__TRECHO PARA LEITURA__

---

Publicado agora estudo sobre o uso militar de herbicidas pelos EUA durante a
guerra do Vietnã
Os mortíferos agentes coloridos
por Oficina de Informações
[*]
Poucos meses antes de o presidente norte-americano, George W. Bush, anunciar o
início do ataque militar ao Iraque sob a alegação de que
Saddam Hussein mantinha escondido um suposto arsenal de armas de
destruição em massa (entre elas, um avião não
pilotado capaz de aspergir produtos químicos ou biológicos),
chegava à redação da revista britânica
Nature
um estudo com dados sinistros sobre uma guerra sinistra ocorrida há
mais de quarenta anos.
Os americanos sabem do que falam quando se trata dos efeitos letais de armas
químicas. Já foram campeões de seu uso. No Vietnã,
usaram-nas fartamente. Mais do que se imaginava, como mostra o estudo liderado
por Jeanne Mager Stellman, da Universidade de Colúmbia, em Nova York,
publicado pela
Nature
na edição do dia 17 deste mês.
A guerra do Vietnã foi um dos principais conflitos militares desde 1945.
Ao final da Segunda Guerra Mundial, os vietnamitas levantaram-se contra a
ocupação francesa e conseguiram, finalmente, derrotar os
colonizadores na batalha de Diem Bien Phu, em 1954. A paz foi ratificada por
uma conferência realizada em Genebra, na Suíça, onde, por
pressão norte-americana, o Vietnã foi dividido em dois, e sua
reunificação seria decidida por um plebiscito marcado para
daí a dois anos. Contra a evidência do apoio popular à
reunificação, os norte-americanos patrocinaram um golpe militar
no país, que rasgou as determinações daquela
conferência e foi o estopim de um levante armado. A pretexto de conter a
expansão do Vietnã do Norte, os americanos passaram a enviar
"conselheiros militares" ao Vietnã do Sul e, desde o
começo da década de 1960, passaram a envolver-se na guerra, para
a qual chegaram a enviar mais de 500 mil soldados, até 1973, quando se
retiraram oficialmente do país, embora continuassem a monitorar as
forças sul-vietnamitas, até a derrota final em 30 de abril de
1975.

---

__EXERCÍCIOS PROPOSTOS__
- A) Segundo o texto sobre a guerra do Vietnã, por que os americanos "sabem do que falam" quando se trata dos efeitos letais de armas químicas? Responda em uma a três frases.
- B) Reescreva em forma de lista o parágrafo do texto sobre a guerra do Vietnã que começa com "A guerra do Vietnã foi um dos principais conflitos", mantendo seus fatos principais.
- C) Devolva sem alterações o trecho do texto sobre a guerra do Vietnã que vai de "Os americanos sabem" até "17 deste mês.", incluindo este último.
A listagem vem de uma fonte diferente da do texto.

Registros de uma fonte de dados

---

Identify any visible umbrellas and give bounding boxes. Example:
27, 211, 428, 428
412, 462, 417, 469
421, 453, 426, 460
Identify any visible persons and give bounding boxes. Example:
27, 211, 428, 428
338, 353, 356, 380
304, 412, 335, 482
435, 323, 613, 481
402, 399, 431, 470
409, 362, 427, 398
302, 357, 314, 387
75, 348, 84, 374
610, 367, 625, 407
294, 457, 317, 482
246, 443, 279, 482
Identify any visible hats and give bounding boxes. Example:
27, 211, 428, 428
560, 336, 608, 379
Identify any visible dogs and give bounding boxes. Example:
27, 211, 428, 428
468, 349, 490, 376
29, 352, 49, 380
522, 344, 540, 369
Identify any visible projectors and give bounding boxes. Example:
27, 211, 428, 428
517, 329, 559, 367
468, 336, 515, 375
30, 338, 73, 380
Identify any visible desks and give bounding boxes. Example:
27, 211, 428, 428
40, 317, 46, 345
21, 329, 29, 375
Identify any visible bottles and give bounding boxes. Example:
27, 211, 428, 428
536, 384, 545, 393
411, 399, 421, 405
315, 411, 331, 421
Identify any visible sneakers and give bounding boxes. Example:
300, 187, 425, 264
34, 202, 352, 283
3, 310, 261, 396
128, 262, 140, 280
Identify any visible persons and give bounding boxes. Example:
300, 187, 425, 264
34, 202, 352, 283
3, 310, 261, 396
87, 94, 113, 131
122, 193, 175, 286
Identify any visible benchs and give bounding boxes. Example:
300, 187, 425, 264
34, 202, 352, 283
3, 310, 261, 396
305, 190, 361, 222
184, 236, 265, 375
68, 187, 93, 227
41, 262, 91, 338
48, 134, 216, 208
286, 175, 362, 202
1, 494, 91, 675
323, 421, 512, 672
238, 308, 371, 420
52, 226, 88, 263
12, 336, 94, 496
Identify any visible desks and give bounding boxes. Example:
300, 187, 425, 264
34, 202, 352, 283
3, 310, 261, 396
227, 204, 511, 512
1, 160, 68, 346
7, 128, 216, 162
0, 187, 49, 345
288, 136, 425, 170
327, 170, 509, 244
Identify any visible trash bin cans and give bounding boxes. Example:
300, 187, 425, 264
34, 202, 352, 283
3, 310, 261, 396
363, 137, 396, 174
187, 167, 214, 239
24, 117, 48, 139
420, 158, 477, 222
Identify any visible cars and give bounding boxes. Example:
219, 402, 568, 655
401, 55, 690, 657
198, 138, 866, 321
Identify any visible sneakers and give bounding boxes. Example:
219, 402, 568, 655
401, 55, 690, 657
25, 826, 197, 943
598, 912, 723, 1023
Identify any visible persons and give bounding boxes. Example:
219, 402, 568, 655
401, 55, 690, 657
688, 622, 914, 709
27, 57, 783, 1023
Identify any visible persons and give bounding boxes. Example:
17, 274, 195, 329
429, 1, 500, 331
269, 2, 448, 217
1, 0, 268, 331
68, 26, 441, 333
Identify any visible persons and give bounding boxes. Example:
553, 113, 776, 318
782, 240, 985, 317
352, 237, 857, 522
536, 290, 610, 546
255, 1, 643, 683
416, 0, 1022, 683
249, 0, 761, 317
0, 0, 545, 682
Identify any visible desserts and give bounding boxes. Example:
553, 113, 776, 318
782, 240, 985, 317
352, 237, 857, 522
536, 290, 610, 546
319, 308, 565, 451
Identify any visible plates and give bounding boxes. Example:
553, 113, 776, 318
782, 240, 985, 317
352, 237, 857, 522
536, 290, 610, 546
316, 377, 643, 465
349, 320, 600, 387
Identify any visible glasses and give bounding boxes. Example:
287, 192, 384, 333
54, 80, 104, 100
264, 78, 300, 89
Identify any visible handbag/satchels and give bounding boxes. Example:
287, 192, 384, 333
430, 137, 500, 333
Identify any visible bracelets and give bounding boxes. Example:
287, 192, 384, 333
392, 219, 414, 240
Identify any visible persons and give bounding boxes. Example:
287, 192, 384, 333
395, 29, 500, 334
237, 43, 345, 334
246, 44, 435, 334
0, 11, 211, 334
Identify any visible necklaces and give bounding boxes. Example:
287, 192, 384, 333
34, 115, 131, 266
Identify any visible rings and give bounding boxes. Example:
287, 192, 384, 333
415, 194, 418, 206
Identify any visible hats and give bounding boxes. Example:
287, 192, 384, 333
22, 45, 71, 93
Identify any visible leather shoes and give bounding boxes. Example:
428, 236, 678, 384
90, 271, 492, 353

---

__RESPOSTAS DO EXERCÍCIO__
- A) Os americanos sabem do que falam porque já foram campeões no uso de armas químicas. No Vietnã, eles as usaram fartamente, mais do que se imaginava.

- B)
- Foi um dos principais conflitos militares desde 1945.
- Ao final da Segunda Guerra Mundial, os vietnamitas se levantaram contra a ocupação francesa e derrotaram os colonizadores na batalha de Diem Bien Phu, em 1954.
- A paz foi ratificada numa conferência em Genebra, onde, por pressão norte-americana, o Vietnã foi dividido em dois. A reunificação seria decidida por um plebiscito dois anos depois.
- Contra o apoio popular à reunificação, os norte-americanos patrocinaram um golpe militar que rasgou as determinações da conferência e desencadeou um levante armado.
- A pretexto de conter a expansão do Vietnã do Norte, os americanos enviaram "conselheiros militares" ao Vietnã do Sul. Desde o começo da década de 1960, envolveram-se na guerra e chegaram a enviar mais de 500 mil soldados.
- Retiraram-se oficialmente em 1973, mas continuaram a monitorar as forças sul-vietnamitas até a derrota final, em 30 de abril de 1975.

- C)
Os americanos sabem do que falam quando se trata dos efeitos letais de armas
químicas. Já foram campeões de seu uso. No Vietnã,
usaram-nas fartamente. Mais do que se imaginava, como mostra o estudo liderado
por Jeanne Mager Stellman, da Universidade de Colúmbia, em Nova York,
publicado pela
Nature
na edição do dia 17 deste mês.